4) Forensic Thinking

Forensic thinking helps teams get to the root of complex problems by applying a scientific approach. Forensic thinkers use a logical process to confirm the problem’s cause by direct observation, examination and/or objective measurement. This approach helps BAs gather meaningful, accurate requirements rooted in facts rather than stakeholder perceptions or assumptions.
An important focal point for our forensic thinking is the customer experience. Modern teams use forensic thinking to explore customer patterns. Forensic thinking also aligns well with solutions that prevent and investigate fraud and digital/cyber crimes.
So, what does forensic thinking look like? It involves going far beyond what stakeholders say or think they want or need and truly looking at various resources, tests, data, and connections that build upon one another to get to the learnings that ultimately provide insights.

5) Data Security

In the past, data security skills fell on the shoulders of our techie teammates. Now BAs need data security skills too! We need to understand which data assets are most valuable to the organization, and help the organization weigh decisions about protecting this data. If teams protect data too fiercely, they may compromise business performance. Think about the customer who abandons a purchase because the app wants too much data or takes too long to authenticate. Or think about the internal user who abandons core systems to use an “unauthorized” program to meet customer needs and business goals faster.
As BAs we need to understand these dynamics and be prepared to discuss the impact data decisions have on solution requirements, solution design, user/customer experience, and risk to the organization. We need to understand the value of data and the possible risk/reward trade-offs.

6) UX – User Experience

UX is changing and new UX skills are coming into play in this digital era. The huge migration to mobile and tablet devices over web/PC screens will grow as we rely on our devices more and more. This means more UX-related projects and product development for BAs. Responsiveness, modular design and service design are key. BAs with UX skills understand how the UX design features play with all technical layers.
Other key areas of UX include customer experience mapping and rapid UX work. This means understanding the business model and processes very well in order to design a UX that supports the strategy, business model, and flow of the most critical pieces of value.
Formal wireframes are fading out in favor of quick hand-drawn lo-fidelity sketches that go straight to the build process for quick feedback from users.
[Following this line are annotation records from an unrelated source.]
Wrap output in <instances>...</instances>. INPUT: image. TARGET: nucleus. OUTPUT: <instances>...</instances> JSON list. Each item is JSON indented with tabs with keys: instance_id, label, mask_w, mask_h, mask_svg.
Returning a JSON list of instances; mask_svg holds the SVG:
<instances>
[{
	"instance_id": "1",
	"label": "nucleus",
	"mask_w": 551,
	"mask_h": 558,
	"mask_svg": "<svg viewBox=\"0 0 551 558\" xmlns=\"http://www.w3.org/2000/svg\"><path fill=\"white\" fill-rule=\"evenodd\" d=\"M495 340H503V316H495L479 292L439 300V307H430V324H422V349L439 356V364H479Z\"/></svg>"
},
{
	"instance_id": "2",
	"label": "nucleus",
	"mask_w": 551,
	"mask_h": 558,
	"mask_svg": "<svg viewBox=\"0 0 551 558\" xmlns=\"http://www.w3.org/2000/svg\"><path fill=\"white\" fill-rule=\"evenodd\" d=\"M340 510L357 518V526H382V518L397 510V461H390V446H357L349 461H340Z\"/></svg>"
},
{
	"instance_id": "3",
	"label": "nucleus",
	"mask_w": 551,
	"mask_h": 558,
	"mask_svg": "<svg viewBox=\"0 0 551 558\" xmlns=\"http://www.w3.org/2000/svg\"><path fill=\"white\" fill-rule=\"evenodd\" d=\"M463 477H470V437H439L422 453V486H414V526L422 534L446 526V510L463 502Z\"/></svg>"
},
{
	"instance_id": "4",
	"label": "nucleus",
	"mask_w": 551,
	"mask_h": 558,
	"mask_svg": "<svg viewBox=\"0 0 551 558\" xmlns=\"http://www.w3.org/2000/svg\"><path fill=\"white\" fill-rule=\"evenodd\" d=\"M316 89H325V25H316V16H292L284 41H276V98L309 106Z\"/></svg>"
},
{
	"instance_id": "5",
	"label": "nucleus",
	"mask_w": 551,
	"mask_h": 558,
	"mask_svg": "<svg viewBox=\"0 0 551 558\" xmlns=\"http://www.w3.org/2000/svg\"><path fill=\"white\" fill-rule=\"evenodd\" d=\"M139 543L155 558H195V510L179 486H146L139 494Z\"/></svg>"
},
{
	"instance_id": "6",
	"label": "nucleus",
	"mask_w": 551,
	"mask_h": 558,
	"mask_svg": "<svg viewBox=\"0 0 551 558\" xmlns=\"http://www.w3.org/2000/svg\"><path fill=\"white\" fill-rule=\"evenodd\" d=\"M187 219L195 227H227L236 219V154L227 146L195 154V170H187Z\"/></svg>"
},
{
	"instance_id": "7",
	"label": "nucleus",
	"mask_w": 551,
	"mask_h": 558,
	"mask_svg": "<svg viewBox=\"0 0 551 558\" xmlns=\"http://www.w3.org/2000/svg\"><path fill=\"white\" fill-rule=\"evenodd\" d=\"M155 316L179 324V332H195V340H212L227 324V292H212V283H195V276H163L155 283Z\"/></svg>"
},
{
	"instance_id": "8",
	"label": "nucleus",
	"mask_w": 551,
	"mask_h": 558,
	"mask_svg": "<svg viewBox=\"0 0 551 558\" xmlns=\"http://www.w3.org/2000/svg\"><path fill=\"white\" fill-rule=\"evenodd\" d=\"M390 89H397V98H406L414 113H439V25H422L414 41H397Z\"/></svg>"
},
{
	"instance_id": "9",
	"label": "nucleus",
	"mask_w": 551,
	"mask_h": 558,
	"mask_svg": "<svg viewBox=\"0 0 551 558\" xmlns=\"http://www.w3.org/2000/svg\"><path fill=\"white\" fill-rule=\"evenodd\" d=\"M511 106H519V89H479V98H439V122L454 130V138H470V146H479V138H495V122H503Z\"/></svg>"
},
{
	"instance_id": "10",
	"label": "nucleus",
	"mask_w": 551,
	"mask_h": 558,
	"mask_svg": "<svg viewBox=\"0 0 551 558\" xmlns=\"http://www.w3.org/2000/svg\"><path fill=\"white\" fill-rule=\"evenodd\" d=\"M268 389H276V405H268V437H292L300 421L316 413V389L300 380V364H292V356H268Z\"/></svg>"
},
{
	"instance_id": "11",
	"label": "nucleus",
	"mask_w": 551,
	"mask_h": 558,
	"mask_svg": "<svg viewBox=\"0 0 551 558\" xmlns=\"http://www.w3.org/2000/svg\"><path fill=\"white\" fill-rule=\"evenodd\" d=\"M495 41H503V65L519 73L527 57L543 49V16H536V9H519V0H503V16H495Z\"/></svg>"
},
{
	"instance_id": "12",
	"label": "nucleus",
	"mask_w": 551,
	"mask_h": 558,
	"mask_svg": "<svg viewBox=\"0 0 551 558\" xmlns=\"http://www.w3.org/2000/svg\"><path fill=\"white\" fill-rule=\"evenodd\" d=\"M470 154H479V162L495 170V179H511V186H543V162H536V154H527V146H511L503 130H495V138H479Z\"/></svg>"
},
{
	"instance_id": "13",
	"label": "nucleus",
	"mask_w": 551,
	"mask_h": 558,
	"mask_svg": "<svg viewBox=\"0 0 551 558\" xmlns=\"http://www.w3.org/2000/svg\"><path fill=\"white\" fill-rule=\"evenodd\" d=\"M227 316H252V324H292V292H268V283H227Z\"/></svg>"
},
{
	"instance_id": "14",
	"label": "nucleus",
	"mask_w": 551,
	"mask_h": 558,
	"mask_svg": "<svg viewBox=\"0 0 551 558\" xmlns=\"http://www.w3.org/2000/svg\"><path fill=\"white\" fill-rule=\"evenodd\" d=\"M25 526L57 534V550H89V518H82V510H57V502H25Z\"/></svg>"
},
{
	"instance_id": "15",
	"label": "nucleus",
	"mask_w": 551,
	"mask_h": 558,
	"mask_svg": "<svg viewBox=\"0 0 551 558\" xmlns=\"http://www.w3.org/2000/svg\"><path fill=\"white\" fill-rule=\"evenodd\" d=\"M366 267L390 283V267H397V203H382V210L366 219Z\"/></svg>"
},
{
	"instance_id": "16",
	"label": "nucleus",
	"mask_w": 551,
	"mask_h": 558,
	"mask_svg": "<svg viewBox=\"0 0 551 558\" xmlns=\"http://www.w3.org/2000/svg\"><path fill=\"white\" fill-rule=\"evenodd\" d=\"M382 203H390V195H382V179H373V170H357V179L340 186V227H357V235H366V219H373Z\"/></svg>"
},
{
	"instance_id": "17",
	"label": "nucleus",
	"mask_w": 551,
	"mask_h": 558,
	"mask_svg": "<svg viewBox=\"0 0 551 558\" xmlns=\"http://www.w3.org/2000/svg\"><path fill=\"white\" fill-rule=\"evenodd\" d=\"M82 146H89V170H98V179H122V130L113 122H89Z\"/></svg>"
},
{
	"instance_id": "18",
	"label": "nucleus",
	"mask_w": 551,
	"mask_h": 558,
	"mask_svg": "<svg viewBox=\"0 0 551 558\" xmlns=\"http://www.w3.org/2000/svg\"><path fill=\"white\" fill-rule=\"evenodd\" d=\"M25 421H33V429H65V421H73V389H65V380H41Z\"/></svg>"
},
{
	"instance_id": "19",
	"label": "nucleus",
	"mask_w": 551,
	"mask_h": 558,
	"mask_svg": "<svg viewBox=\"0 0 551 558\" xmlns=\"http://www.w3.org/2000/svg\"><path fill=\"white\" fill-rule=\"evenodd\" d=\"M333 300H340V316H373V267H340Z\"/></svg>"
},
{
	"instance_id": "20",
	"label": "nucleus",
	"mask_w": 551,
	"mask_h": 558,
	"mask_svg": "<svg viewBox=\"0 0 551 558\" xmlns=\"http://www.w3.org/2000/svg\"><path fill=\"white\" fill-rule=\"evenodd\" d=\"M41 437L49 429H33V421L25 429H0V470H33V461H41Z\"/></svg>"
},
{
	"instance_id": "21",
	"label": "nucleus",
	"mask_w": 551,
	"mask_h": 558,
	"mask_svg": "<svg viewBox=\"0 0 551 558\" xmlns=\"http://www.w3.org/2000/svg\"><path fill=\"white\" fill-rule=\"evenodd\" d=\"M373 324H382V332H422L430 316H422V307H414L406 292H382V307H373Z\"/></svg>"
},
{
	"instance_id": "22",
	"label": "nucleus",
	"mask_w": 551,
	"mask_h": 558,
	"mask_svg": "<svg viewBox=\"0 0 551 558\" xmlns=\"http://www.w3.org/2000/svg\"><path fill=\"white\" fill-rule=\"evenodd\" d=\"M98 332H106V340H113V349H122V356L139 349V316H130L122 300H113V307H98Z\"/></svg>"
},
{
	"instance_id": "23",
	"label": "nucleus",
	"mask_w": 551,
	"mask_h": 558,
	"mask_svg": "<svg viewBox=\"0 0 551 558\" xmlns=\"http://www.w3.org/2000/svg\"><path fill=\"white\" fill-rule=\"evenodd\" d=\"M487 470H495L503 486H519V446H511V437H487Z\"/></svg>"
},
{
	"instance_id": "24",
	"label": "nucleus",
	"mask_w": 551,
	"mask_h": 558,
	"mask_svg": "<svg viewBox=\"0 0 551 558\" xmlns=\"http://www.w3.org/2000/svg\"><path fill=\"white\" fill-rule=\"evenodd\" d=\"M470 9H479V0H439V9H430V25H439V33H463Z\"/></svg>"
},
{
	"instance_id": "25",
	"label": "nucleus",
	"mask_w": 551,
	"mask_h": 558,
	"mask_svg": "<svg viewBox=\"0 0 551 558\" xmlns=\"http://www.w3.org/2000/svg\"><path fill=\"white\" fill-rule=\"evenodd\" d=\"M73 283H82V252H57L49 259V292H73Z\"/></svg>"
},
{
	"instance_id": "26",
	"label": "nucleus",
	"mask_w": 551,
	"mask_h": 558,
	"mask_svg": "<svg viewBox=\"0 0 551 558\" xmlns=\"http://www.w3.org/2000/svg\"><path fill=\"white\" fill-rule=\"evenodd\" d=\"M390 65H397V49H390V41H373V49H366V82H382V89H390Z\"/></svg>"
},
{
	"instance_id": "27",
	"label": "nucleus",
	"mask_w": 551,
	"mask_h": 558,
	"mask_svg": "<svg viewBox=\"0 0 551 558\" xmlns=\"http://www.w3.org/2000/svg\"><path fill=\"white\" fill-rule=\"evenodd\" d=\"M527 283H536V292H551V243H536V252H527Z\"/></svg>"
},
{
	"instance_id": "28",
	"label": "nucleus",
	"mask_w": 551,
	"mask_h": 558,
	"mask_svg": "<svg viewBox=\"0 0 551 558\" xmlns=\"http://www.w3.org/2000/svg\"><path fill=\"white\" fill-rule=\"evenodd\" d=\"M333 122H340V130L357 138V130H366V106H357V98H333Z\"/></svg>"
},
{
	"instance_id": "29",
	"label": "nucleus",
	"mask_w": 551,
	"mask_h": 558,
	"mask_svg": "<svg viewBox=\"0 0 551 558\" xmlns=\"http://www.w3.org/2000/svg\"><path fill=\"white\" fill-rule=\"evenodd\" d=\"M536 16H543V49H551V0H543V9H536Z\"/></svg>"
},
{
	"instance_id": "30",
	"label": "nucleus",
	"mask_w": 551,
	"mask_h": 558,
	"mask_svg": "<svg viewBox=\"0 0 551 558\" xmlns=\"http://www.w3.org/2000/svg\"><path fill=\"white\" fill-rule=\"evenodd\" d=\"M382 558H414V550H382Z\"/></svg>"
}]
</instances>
It means more collaborative design sessions instead of reviewing wireframes. BAs who want to keep up with UX will also need to acquire persuasive design and user-centered design skills.

Are you seeing increasing demand for these six skills in your organization? They shine a bright light on a giant shift in our thinking about business analysis. In many organizations, BAs focused largely on analyzing internal systems and processes. Based on my discussions with many of you this year, BAs are increasingly looking outside. They uncover value by analyzing the end user’s environment, thinking, patterns and behaviors.
Don’t get left behind! Develop skills that fuel the future.